▶ EXERCISE:
Format each line of the records below as an item in a numbered list, omitting blank lines.
^^^^^^^^^^^^^^^^
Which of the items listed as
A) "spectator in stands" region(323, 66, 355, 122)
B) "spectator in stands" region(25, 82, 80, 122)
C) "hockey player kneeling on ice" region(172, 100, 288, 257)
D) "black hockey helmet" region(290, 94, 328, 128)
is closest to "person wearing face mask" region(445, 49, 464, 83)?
^^^^^^^^^^^^^^^^
▶ ANSWER TO THIS TASK:
1. Which of the items listed as
2. A) "spectator in stands" region(323, 66, 355, 122)
3. B) "spectator in stands" region(25, 82, 80, 122)
4. C) "hockey player kneeling on ice" region(172, 100, 288, 257)
5. D) "black hockey helmet" region(290, 94, 328, 128)
6. is closest to "person wearing face mask" region(445, 49, 464, 83)?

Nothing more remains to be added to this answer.